On the Internet and in our culture, there's a lot of bluster, often warranted, about the failures of the church. We wince as another pastor is involved in scandal; another popular Christian leader says something unhelpful, insensitive, or heretical; another Christian blogger gang war erupts over the controversy du jour.
Every so often, someone pens a post breathlessly announcing the imminent doom of the church because of what a mess we Christians are. And then people like me talk about it. And tweet about it. And blog about it. And bicker about it. Again and again and again.
It's true. We are a mess and need to be quick to repent–doctrinal and moral failure among believers is serious and grievous. But from its earliest days, God has pursued and propelled the church in spite of our bumbling and failure.
And this week, Holy Week, we notice that in the midst of Christ's passion, death, and resurrection, we also find an embarrassingly painful display of the weakness, confusion, even imbecility of his earliest followers.
In each unfolding event of the week, the apostles disappoint. During the Last Supper, Jesus tells his friends that one of them will betray him and that they'll all abandon him. They respond by telling Jesus that he's underestimated them and arguing about who is the greatest, the most loyal disciple. Then, they fall asleep, more than once, in Gethsemene, too weak to be a friend to Jesus when he is most desperate for one. Then, they panic and draw swords against those who arrested Jesus. Next, in a scene recounted with cringe-worthy detail, Peter swears up and down that he doesn't know Jesus even though it's pretty obvious to everyone around him that he does.
A damning refrain haunts the story of Holy Week: "Everyone deserted him and fled."
They bumbled through the week, first arrogant, then afraid, then hiding. They were cowardly, disloyal, and unfaithful. These holy martyrs and saints, these dearest friends of Jesus, failed, miserably and utterly, at the time of greatest crisis when courage was most needed.
It's heartbreaking. We watch Peter come undone, weeping after the third rooster crow, and Judas back-pedaling as he tries to return the blood money he sought. From the majority of Jesus' followers, we encounter nothing but silence. They simply walked away.

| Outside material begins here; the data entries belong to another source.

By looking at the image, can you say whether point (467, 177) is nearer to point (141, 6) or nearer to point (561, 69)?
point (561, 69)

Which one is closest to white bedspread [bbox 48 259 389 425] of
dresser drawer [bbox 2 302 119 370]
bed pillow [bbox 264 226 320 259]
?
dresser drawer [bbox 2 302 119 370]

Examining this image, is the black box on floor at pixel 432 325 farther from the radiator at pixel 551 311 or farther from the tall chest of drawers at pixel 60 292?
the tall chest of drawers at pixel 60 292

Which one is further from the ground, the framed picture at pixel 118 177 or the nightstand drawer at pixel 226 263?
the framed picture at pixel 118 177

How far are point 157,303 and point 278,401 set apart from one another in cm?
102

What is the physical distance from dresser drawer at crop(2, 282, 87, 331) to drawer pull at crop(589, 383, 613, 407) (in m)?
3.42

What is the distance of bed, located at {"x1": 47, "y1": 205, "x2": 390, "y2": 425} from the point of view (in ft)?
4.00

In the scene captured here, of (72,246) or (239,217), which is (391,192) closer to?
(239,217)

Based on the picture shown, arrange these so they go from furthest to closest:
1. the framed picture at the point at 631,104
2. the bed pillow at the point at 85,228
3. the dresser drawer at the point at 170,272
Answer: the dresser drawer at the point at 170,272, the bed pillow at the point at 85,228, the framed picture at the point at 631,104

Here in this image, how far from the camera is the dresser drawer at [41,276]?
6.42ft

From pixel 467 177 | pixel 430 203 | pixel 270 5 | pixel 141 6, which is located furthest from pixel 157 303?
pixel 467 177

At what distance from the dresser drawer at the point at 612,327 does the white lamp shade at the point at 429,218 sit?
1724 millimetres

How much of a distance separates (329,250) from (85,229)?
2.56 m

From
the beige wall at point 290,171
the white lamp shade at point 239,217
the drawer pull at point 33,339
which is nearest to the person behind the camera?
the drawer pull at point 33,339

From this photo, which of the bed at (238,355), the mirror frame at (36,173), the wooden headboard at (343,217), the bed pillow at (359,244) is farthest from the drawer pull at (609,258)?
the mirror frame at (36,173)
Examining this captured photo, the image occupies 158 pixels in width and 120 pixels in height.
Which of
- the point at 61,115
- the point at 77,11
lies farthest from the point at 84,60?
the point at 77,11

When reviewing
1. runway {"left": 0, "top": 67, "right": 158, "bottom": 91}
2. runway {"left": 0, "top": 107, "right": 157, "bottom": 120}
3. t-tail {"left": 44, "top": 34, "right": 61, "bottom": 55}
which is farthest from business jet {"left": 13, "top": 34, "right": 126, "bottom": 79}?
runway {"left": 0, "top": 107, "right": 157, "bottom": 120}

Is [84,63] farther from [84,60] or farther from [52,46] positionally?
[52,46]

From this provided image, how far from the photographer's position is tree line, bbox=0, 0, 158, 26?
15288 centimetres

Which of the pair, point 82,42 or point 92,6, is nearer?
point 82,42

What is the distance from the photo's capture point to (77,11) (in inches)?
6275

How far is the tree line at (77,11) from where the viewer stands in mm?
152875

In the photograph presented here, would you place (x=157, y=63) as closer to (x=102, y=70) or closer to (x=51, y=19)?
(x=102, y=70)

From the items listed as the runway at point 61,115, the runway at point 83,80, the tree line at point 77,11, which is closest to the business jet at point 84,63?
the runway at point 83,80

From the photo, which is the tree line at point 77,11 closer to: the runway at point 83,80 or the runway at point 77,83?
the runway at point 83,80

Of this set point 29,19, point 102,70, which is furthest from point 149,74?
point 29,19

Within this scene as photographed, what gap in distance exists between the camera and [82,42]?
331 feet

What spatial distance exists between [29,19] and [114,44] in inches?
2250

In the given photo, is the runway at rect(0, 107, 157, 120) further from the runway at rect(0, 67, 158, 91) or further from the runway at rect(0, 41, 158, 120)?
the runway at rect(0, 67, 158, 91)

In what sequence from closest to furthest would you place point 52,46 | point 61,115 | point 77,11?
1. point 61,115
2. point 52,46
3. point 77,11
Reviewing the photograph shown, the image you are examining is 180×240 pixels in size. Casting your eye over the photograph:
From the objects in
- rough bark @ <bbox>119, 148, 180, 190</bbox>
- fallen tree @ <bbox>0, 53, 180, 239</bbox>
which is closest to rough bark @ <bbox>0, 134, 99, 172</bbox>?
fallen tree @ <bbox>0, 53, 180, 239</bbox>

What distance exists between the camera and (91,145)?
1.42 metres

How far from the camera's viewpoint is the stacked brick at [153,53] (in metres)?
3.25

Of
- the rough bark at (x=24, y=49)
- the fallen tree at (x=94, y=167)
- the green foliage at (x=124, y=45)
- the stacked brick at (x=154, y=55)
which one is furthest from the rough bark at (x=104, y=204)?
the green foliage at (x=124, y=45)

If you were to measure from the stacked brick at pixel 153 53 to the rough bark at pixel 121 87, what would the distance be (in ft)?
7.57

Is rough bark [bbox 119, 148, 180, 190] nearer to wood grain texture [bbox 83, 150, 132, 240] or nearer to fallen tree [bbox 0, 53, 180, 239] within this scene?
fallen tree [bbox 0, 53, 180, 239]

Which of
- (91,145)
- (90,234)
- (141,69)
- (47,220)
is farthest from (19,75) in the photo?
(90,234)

It's almost too much to take. How must they have felt? Were they ashamed? Did they feel foolish? Guilty? Did they make excuses?
One thing is clear—the Gospels are not a story of the triumphant early church or hero apostles. The founders of our faith come off looking terrible. Yet, within weeks, these men were proclaiming the gospel with such abandon that now, thousands of years later, we believe because of their teaching and testimony.
As painful as it is to watch as those closest to Jesus abandon him, this subplot of Holy Week gives me hope. It is good news that the crux of Christianity, that which compels me to believe, is not the coherence of abstract principles writ by holy men or the perfect lives of Christ's followers, but is instead a claim to historic fact. This story of Jesus, this Holy Week, happened in time and space with messy, broken men and women who didn't understand at the time that their friend and teacher was in the process of saving the world.
This year I went through a brief, difficult season of doubt. During this period of struggle, I could not get away from a simple question: Was Jesus resurrected or not?
Whatever uncertainty I felt about weaknesses in the church and in my own life, whatever frustration I had as I wrestled with the scriptures and difficult doctrinal questions, I am anchored by the reality that the truth of the gospel does not rest in my feelings or preferences, but in this man Jesus and the claims made about who he is, what he did, how he died, and, most importantly, how he triumphed over death. The reason I believe anything at all is because I believe in the resurrection of Jesus. I've never been able to begin with an abstract concept of a divine being and reason my way to Christianity. I begin with the concrete, historic claim of an empty tomb, and finding that claim true, everything else I believe flows from there. Something earth-shattering must have happened to turn a group of sniveling, confused, bumbling, hiding, fearful men intent on saving their own skin into apostles who lived radically and boldly, each separately willing to be brutally killed (but never to kill) to proclaim the resurrection of Jesus. The most compelling explanation I can find is that the testimony of the apostles must be true. According to New Testament scholar N.T. Wright, every other ancient messianic movement upon the death of their leader either dissolved or found a new leader to be their appointed messiah. It would have made sense if the disciples retreated into obscurity or proclaimed James, the brother of Jesus, as the new, better hope of the world. But they didn't.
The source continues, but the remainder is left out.